Tarantool development patches archive
 help / color / mirror / Atom feed
From: Sergey Kaplun via Tarantool-patches <tarantool-patches@dev.tarantool.org>
To: Maxim Kokryashkin <max.kokryashkin@gmail.com>
Cc: tarantool-patches@dev.tarantool.org
Subject: Re: [Tarantool-patches] [PATCH 1/3] memprof: extend memprof symbol table
Date: Wed, 28 Jul 2021 11:16:41 +0300	[thread overview]
Message-ID: <YQESaTvMMy/eXsJP@root> (raw)
In-Reply-To: <613dd34e9f2ecf2faec5da20a6232b7df31c6e7c.1627043674.git.m.kokryashkin@tarantool.org>

On 23.07.21, Maxim Kokryashkin wrote:

| Subject: Re: [PATCH 1/3] memprof: extend memprof symbol table

Please use "PATCH luajit" prefix, for the LuaJIT-related patches.

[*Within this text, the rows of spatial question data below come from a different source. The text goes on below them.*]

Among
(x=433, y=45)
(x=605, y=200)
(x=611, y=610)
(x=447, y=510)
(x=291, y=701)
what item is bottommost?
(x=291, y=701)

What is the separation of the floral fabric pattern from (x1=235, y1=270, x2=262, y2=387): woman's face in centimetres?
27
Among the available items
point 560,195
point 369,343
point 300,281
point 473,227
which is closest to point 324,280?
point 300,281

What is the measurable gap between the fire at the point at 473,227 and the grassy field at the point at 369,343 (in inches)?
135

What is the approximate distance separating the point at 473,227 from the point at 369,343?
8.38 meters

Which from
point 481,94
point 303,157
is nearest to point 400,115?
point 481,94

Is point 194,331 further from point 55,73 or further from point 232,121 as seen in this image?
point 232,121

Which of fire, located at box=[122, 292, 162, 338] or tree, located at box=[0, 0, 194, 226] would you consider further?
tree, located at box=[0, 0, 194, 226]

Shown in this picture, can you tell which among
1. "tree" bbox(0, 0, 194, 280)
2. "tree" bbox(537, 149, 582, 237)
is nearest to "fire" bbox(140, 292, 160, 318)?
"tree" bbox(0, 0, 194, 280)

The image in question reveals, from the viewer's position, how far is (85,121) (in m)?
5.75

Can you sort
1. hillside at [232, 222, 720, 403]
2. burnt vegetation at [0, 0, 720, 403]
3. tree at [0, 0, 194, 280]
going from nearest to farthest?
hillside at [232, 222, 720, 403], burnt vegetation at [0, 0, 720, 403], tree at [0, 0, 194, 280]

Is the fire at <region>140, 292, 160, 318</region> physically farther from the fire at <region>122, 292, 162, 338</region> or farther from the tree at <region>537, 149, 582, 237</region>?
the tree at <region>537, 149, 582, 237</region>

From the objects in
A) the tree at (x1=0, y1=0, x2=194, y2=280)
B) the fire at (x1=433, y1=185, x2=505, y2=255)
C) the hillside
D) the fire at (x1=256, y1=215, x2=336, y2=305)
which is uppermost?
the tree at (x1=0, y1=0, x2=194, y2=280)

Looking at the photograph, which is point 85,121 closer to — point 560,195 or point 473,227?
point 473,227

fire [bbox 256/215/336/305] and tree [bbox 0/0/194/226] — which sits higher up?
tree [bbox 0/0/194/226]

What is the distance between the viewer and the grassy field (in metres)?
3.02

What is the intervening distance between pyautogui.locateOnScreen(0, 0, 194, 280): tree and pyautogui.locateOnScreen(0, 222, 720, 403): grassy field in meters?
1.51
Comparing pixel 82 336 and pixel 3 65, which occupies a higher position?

| memprof: extend memprof symbol table

Nit: I suppose we can reformulate the header like the following, to
clarify it:

| memprof: extend symtab with information about .so libs

Feel free to change it on your own.

> This commit enriches memprof's symbol table with information about loaded
> ".so" files. That information will provide demangling capabilities to
> the parser.
> 
> The following data is stored for each ".so" library:
> | SYMTAB_SO | path to .so | it's address |  CRC32 Hash  |
>   1 byte                       8 bytes       8 bytes
>   magic
>   number
> 
> C symbol address from profile events with an address of the ".so" file will
> give us an offset, and it can be used to get the symbol in that file.
> 
> CRC32 hash will be used by parser to determine whether the shared

Typo: s/by parser/by the parser/

> object that was used during the process profiing and during the process

Typo: s/profiing/profiling/

> of parsing is the same.
> 
> The CRC32 hash implementation was taken from gcc libberty, which is

Typo? s/was/is/ IINM we prefer to use Present Simple in comments and
commit messages.

> distributed under GNU GPL license

Typo: missed dot at the end of the sentence

> 
> Part of tarantool/tarantool#5813
> ---

IINM we should compare this approach with a full dump of all .so
functions. May you provide some benches of your approach against the
aforementioned?

>  src/CMakeLists.txt |   1 +
>  src/lj_hash.c      | 136 +++++++++++++++++++++++++++++++++++++++++++++
>  src/lj_hash.h      |  28 ++++++++++

I suppose, that header file should be moved to the <lj_utils.h>, like it
is done for uleb. The hash interfaces should start with `lj_utils_`.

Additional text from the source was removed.